> **Activity**
Please turn the entries below into a Markdown table with two columns, Row and Text, giving each line its own numbered row and skipping blank lines. Leave the pictures out of the answer.

++++ Data excerpts ++++

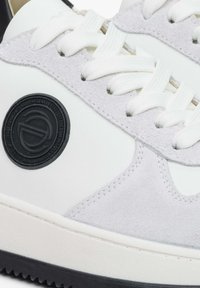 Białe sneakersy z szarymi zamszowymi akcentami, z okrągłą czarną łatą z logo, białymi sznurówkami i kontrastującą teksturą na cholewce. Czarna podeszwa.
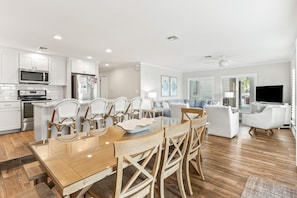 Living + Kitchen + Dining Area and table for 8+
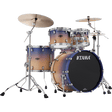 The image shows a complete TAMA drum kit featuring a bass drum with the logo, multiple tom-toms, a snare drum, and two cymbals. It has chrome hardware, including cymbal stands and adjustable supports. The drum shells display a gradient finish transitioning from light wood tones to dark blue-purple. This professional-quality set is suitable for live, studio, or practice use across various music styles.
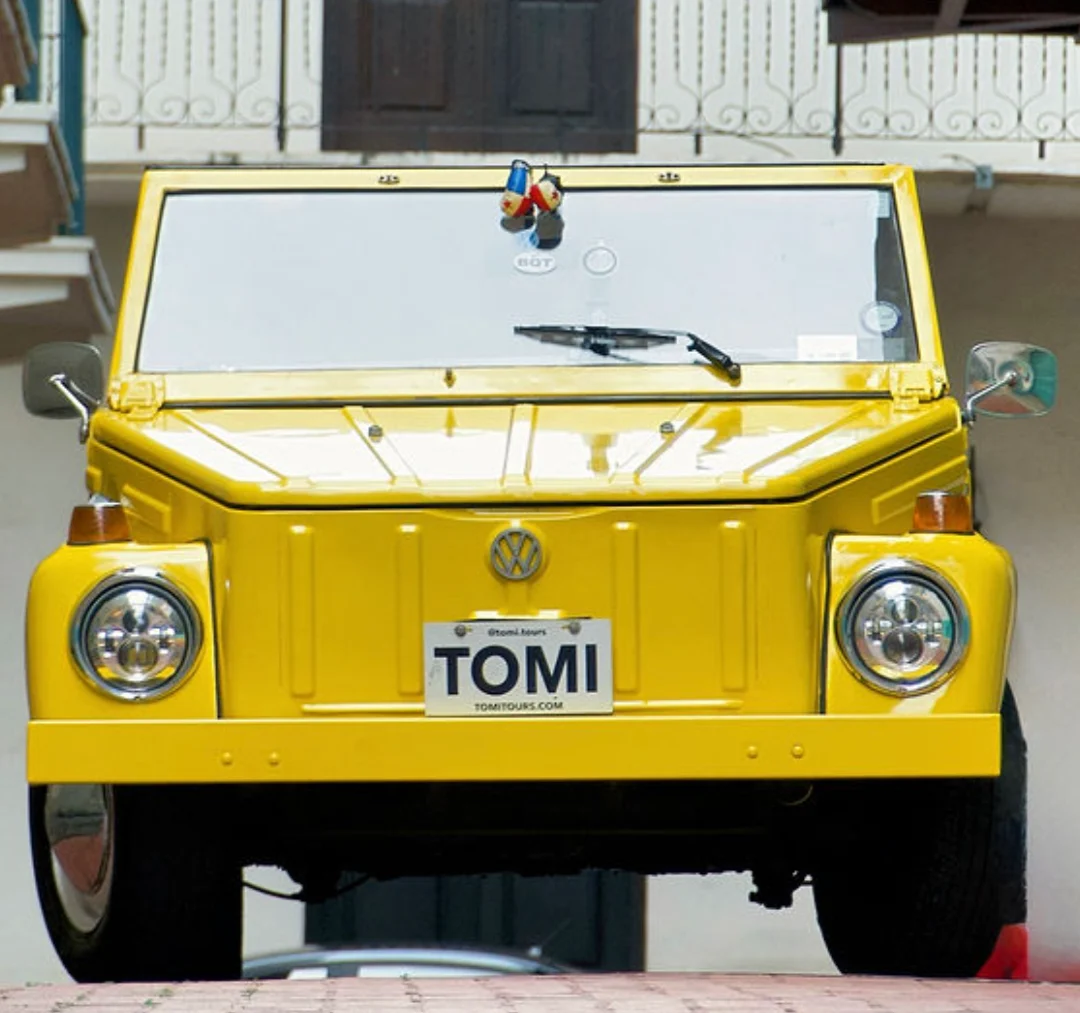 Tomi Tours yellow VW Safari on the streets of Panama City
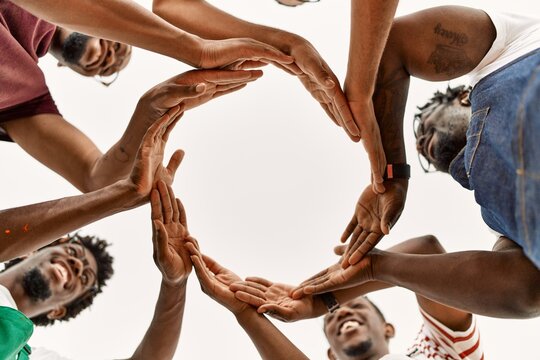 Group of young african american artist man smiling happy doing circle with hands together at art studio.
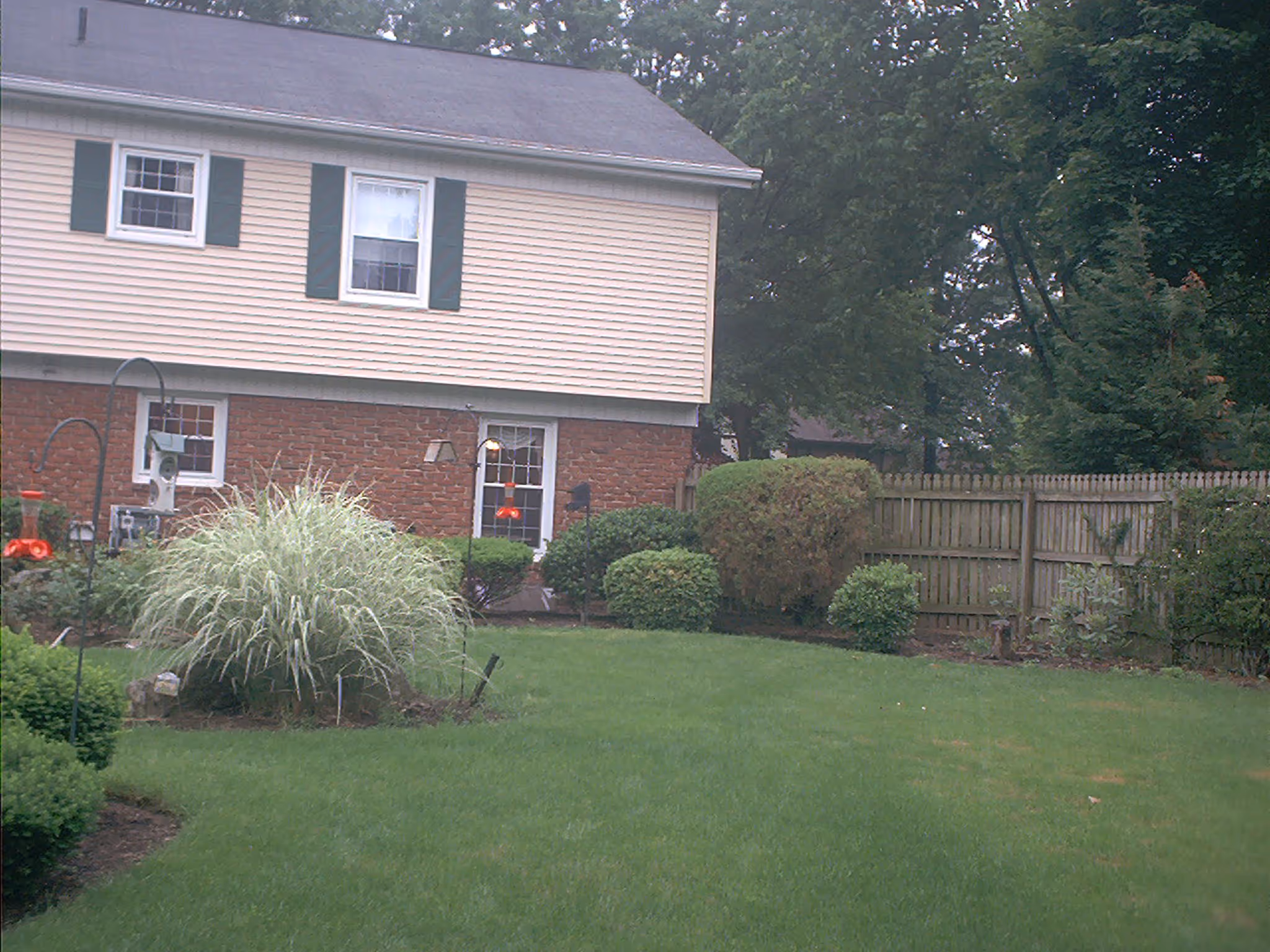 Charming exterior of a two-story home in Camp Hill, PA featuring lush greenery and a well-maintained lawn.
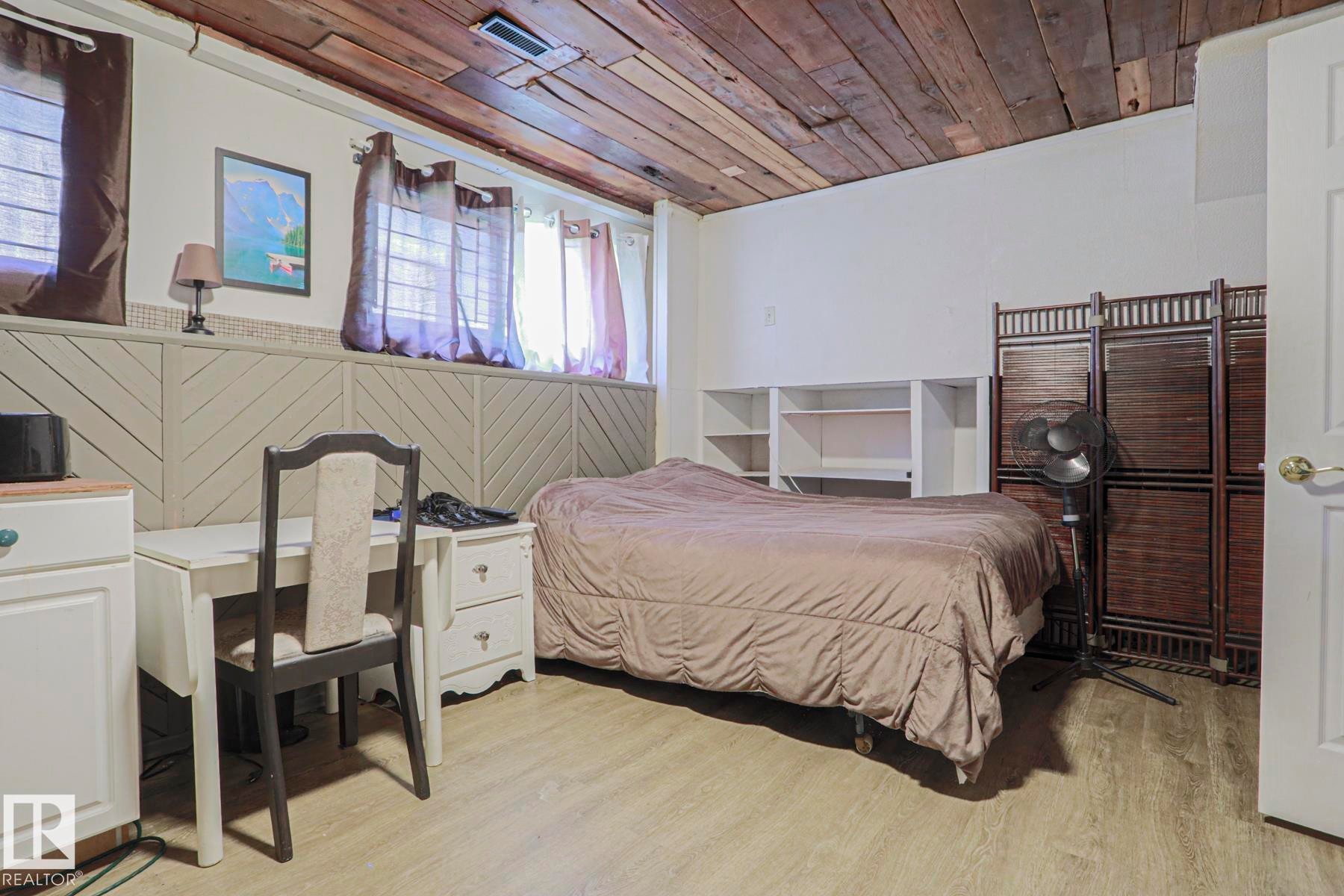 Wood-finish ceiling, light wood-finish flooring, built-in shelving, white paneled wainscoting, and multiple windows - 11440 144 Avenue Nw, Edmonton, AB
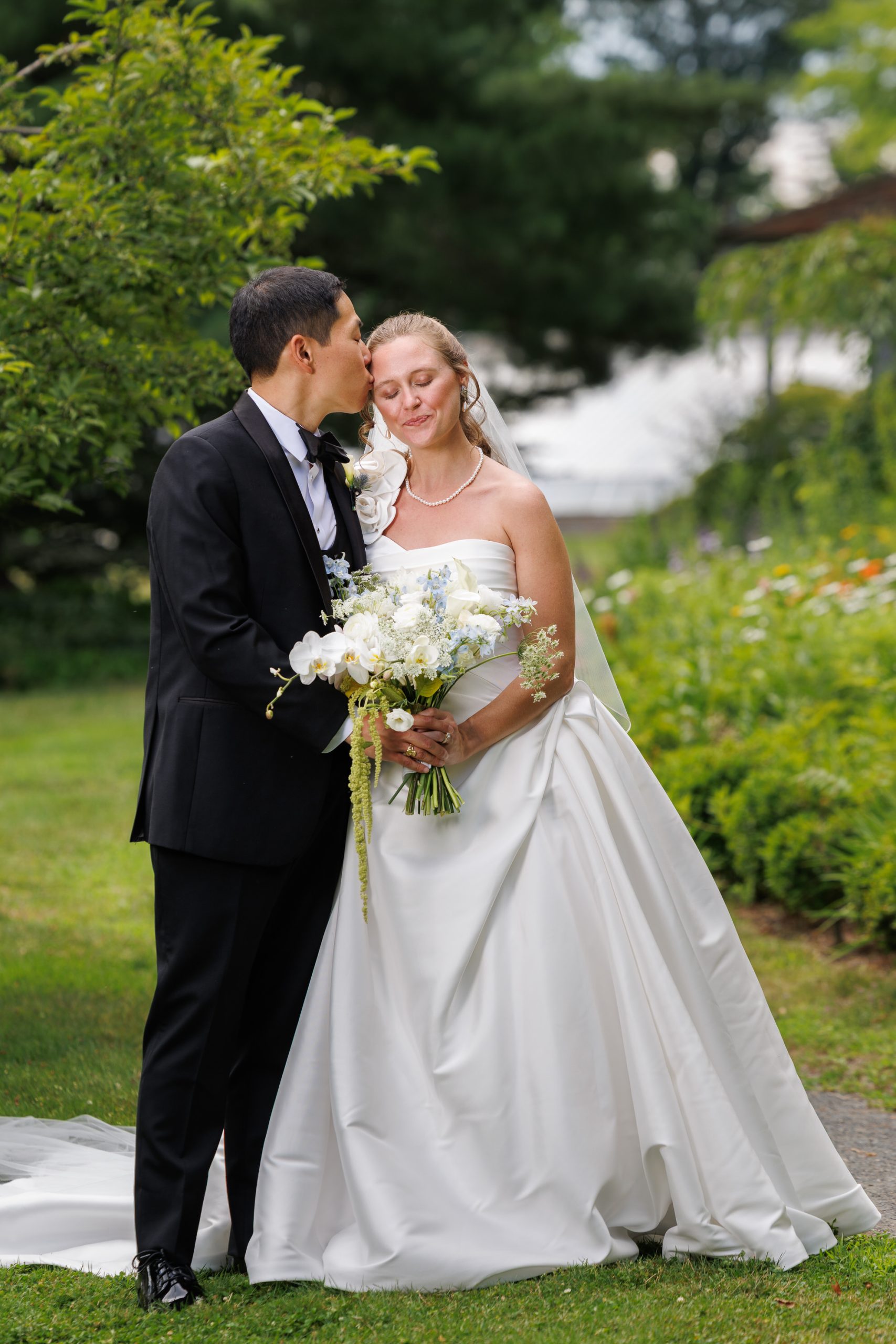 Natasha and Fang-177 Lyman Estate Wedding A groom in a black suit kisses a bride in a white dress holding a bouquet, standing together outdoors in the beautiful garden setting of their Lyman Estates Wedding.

++++

> **Worked solution**
| Row | Text |
|---|---|
| 1 |  Białe sneakersy z szarymi zamszowymi akcentami, z okrągłą czarną łatą z logo, białymi sznurówkami i kontrastującą teksturą na cholewce. Czarna podeszwa. |
| 2 |  Living + Kitchen + Dining Area and table for 8+ |
| 3 |  The image shows a complete TAMA drum kit featuring a bass drum with the logo, multiple tom-toms, a snare drum, and two cymbals. It has chrome hardware, including cymbal stands and adjustable supports. The drum shells display a gradient finish transitioning from light wood tones to dark blue-purple. This professional-quality set is suitable for live, studio, or practice use across various music styles. |
| 4 |  Tomi Tours yellow VW Safari on the streets of Panama City |
| 5 |  Group of young african american artist man smiling happy doing circle with hands together at art studio. |
| 6 |  Charming exterior of a two-story home in Camp Hill, PA featuring lush greenery and a well-maintained lawn. |
| 7 |  Wood-finish ceiling, light wood-finish flooring, built-in shelving, white paneled wainscoting, and multiple windows - 11440 144 Avenue Nw, Edmonton, AB |
| 8 |  Natasha and Fang-177 Lyman Estate Wedding A groom in a black suit kisses a bride in a white dress holding a bouquet, standing together outdoors in the beautiful garden setting of their Lyman Estates Wedding. |